◆ Problem:
Your task is to repeat the entries below exactly and to leave their images out.
****************
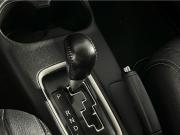 Mitsubishi Outlander III Ижевск  - изображение 34
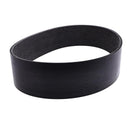 16 Groove Drive Belt 504068301 for Husqvarna Floor Saw FS413 FS513 FS520 FS524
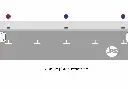 2.webp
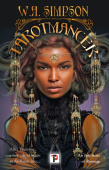 Tarotmancer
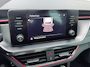 Skoda Scala 1.0 115pk TSI Sport Business Emotion pakket | Verwarmbare voorstoelen | Lichtmetalen velgen 18 inch Vega Aero zwart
****************
◆ Exercise output:
 Mitsubishi Outlander III Ижевск  - изображение 34
 16 Groove Drive Belt 504068301 for Husqvarna Floor Saw FS413 FS513 FS520 FS524
 2.webp
 Tarotmancer
 Skoda Scala 1.0 115pk TSI Sport Business Emotion pakket | Verwarmbare voorstoelen | Lichtmetalen velgen 18 inch Vega Aero zwart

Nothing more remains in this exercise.